Not all pulmonary nodules require CT surveillance. Benign nodules are common and often represent sequelae of a prior healed infectious or inflammatory process, benign endobronchial mucus plugs or pulmonary lymph nodes. Specifically, nodules with a benign pattern of calcification do not require any surveillance and should be clearly described as benign in the radiology report. These include nodules that are completely calcified, small nodules with central calcification and nodules with a complete circumferential ring of calcification. Calcification may be difficult to identify without thin section (less than 2 mm) slice reformats. Incidental nodules meeting criteria for a perifissural nodule typical for a intrapulmonary lymph node do not require surveillance. Perifissural lymph nodes have a characteristic CT appearance: located along a fissure, smoothly marginated, homogenously solid, polygonal, triangular or ovoid shaped and measuring less than 10mm.  Regardless of CT appearance an incidental solid nodule that has been stable for 2 years can also be safely considered benign (note that many nodules only require one year of surveillance). By making it clear that a nodule does not meet criteria for surveillance, radiologists may reduce unnecessary CT. Radiologists may wish to describe some benign nodules as post inflammatory, rather than “non-specific” to help reduce anxiety and limit over investigation. Referencing relevant practice guidelines can provide added confidence and can add support to the radiologist’s recommendation.

Joint recommendation with the Canadian Association of Radiologists

Current evidence regarding malignant risk of lung nodules by size is based on either 2-dimensional mean measurements or volume measurements. Mean dimension can be calculated by the average of the longest dimension and the perpendicular short axis dimension on a single CT plane. This is best measured in whichever plane produces the largest mean dimension value. Measurements should be made with thin section reconstruction (maximum thickness 1.5 mm). If radiologists report only the longest diameter, malignant risk will be overestimated, particularly for irregular (non-spherical) nodules. Using longest dimension to guide recommendations may result in unnecessary surveillance, over surveillance and over investigation. Guidelines from the Fleischner society regarding incidental pulmonary nodules use mean, not longest, dimension. ACR LungRADS® guidelines regarding management of screen-detected nodules also use mean dimension.

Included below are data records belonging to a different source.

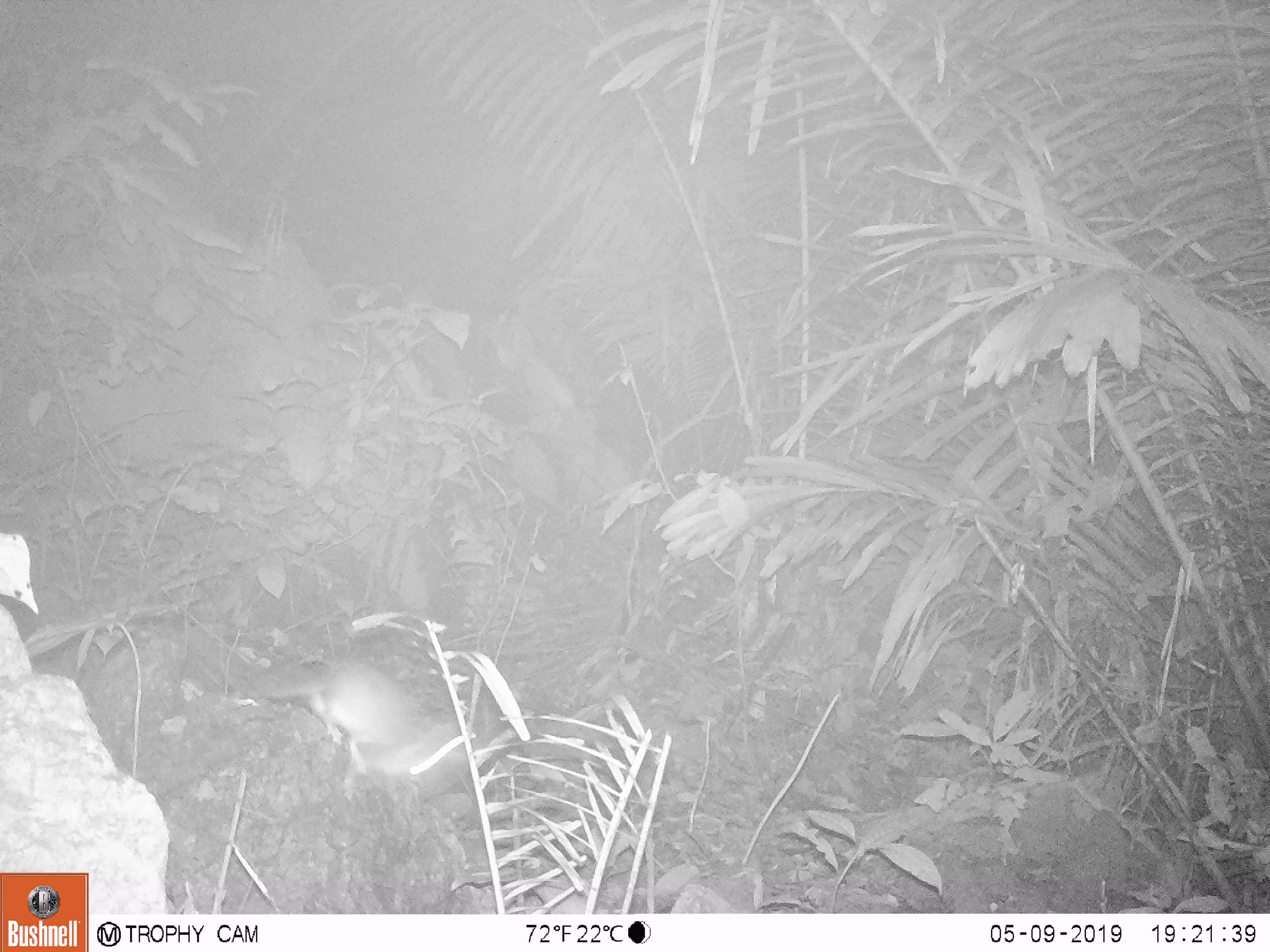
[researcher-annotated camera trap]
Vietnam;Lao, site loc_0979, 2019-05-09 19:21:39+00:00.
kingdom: Animalia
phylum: Chordata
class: Mammalia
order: Rodentia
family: Muridae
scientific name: Muridae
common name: old-world mice and rats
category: unidentified murid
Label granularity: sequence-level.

Joint recommendation with the Canadian Association of Radiologists

Accurate assessment of nodule growth requires reviewing all available prior imaging, and not just the most recent prior scan. Guideline frameworks emphasize longitudinal comparison over an extended interval often up to two years for solid nodules, 5 years for subsolid nodules, because stability over a longer period of time favours benignity. Volume doubling times for solid cancers are in the range of 100-400 days whereas mean doubling times for subsolid nodules are 3-5 years. The Fleischner Society’s 2017 Guidelines underscores serial assessment to accurately determine if a nodule is increasing in size. This is of critical importance for subsolid nodules that are typically indolent and slow-growing. For subsolid nodules, it is often necessary to compare to the oldest prior CT scan or baseline CT scan that is available to appreciate the slow growth in size and/or density. Restricting comparison to only the most recent CT scan increases the risk of misclassifying a nodule as stable when in fact it is slowly increasing in size when compared to remote CT scans or the baseline CT scan.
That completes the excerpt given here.